Nikki Haley announces 2024 presidential run


Former U.S. Ambassador to the United Nations Nikki Haley has announced Tuesday she is running for president, becoming the first Republican to take on former President Donald Trump, her onetime boss.

Haley, 51, was the ambassador to the U.N. for the first two years of Trump’s presidency. From 2011-17, she served as governor of South Carolina.
“The Washington establishment has failed us over and over and over again,” Haley said in an online video announcing her candidacy. “It’s time for a new generation of leadership to rediscover fiscal responsibility, secure our border and strengthen our country, our pride and our purpose.”
Haley will announce her candidacy in person Wednesday in Charleston, South Carolina.
If elected, she would become the nation’s first female president. The daughter of Indian immigrants, she also would become the first woman and first person of color to receive the Republican nomination.

Haley began her video discussing how she “was different” growing up in South Carolina.
“But my mom would always say your job is not to focus on the differences, but the similarities,” Haley said. “And my parents reminded me and my siblings every day how blessed we were to live in America.”
She touted her accomplishments as governor, saying, “People came by the thousands for fresh starts. Moms and dads held their heads up high.
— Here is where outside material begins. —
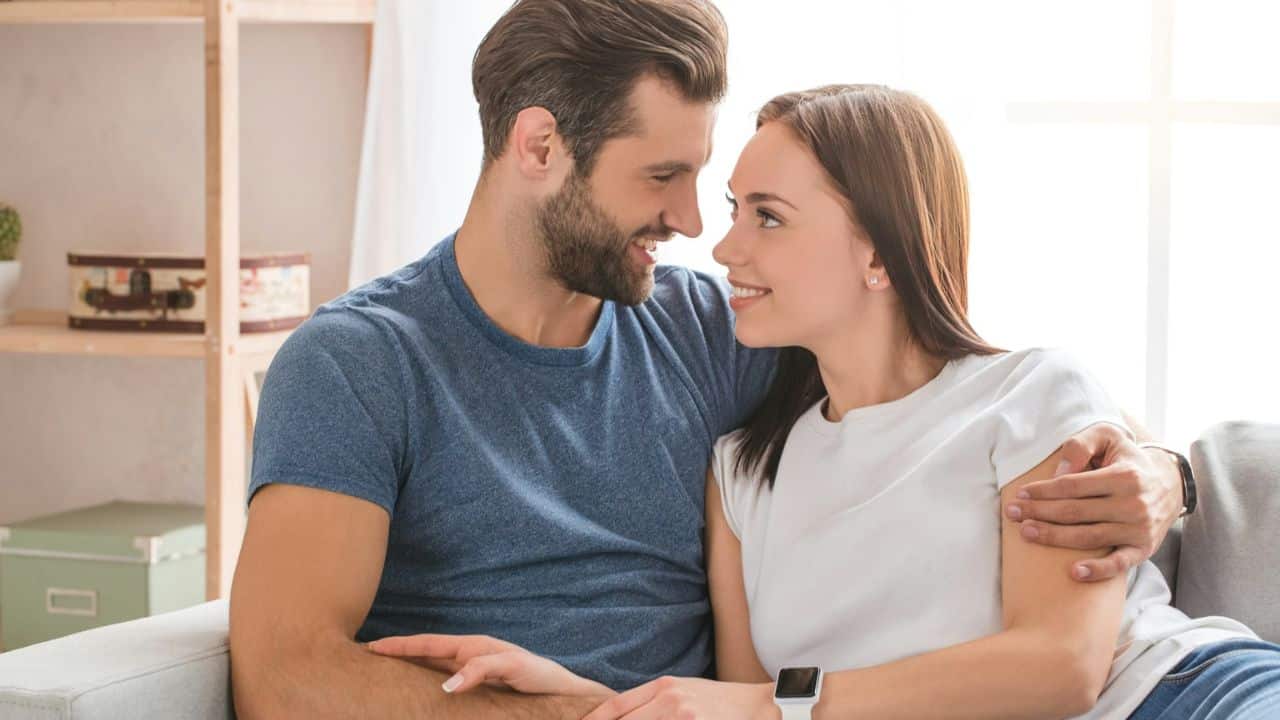 A smiling man with his arm around a woman's shoulders, looking at her and talking.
Children learned that it was always a great day in South Carolina.”
But she also evoked the 2015 mass shooting at the Emanuel African Methodist Episcopal Church in Charleston, in which a white gunman killed nine Black worshippers during a Bible study.
“When evil did come, we turned away from fear, toward God and the values that still make our country the freest and greatest in the world,” she said.
“We must turn in that direction again,” Haley continued. “Republicans have lost the popular vote in seven out of the last eight presidential elections. That has to change.”
She called President Joe Biden’s record “abysmal.”
“Some people look at America and see vulnerability,” she said. “The socialist left sees an opportunity to rewrite history. China and Russia are on the march. They all think we can be bullied, kicked around. You should know this about me: I don’t put up with bullies. And when you kick back, it hurts them more if you’re wearing heels.”
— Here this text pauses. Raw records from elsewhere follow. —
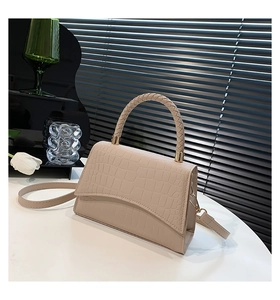 Detail of woven handle and crocodile pattern on chic beige crossbody handbag
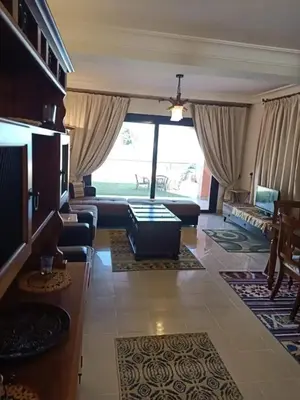 a living room with a couch and a table at Sea View Hurghada Holiday Home in Hurghada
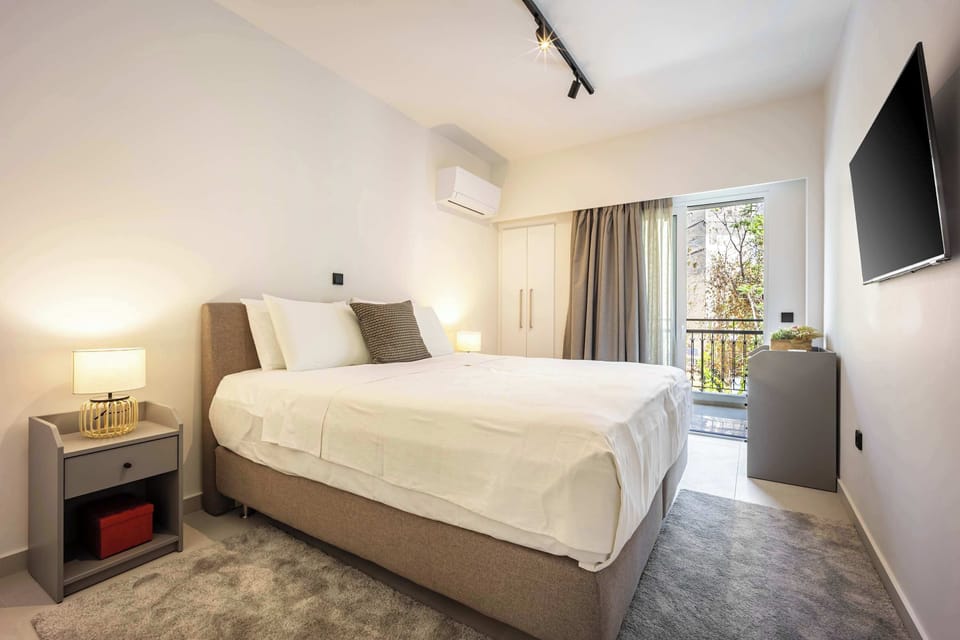 Very comfortable king bed ideal for restful nights in Athens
Haley is expected to face an uphill battle to win the GOP nomination. A Monmouth University poll last week found that Florida Gov. Ron DeSantis, who has not announced whether he will run, and Trump, who entered the race in November, are the clear front-runners. When Republican voters were asked whom they would like to see as the Republican nominee, only 1% named Haley, tying her for fourth.

In a post on his Truth Social platform on Feb. 1, Trump said Haley “has to follow her heart, not her honor. She should definitely run!”
Trump’s allies, however, took a different approach, slamming Haley as “just another career politician.”
“She started out as a Never Trumper before resigning to serve in the Trump admin.,” said Taylor Budowich, a former Trump spokesman who now heads up the Make America Great Again Inc. super PAC. “She then resigned early to go rake in money on corporate boards. Now, she’s telling us she represents a ‘new generation.’ Sure just looks like more of the same, a career politician whose only fulfilled commitment is to herself.”
South Carolina Rep. Nancy Mace told CNN on Tuesday that she’s “excited” to see the woman she called her friend and mentor enter the race, praising the former governor for backing her over a Trump-endorsed candidate in last year’s midterms.
Mace, a Trump critic, told the outlet that she hoped Haley would run “no matter what,” regardless of whether or not the former preseident joined the race, but expressed concerns that a crowded primary could benefit him.
“I have concerns if there are too many people on the ballot by the time it gets to South Carolina, that … lessens the chances of anyone else coming out in this thing,” Mace said, adding: “I’d like to see it small.”

The Democratic National Committee slammed Haley in a statement, saying that she “embraced the most extreme elements of the MAGA agenda and couldn’t even identify a single policy difference between herself and Trump.”
“Her governorship in South Carolina included signing an extreme abortion ban into law with no exceptions for rape or incest, endorsing a plan to end Medicare as we know it, pushing for tax cuts that benefit the ultra wealthy and corporations, and refusing to expand Medicaid to provide affordable health care access for hundreds of thousands of South Carolinians,” said DNC Chair Jaime Harrison, a South Carolina native who previously ran for U.S. Senate in the state. “Haley’s entrance officially kicks off a messy 2024 primary race for the MAGA base that has long been brewing. Everyone get your popcorn.”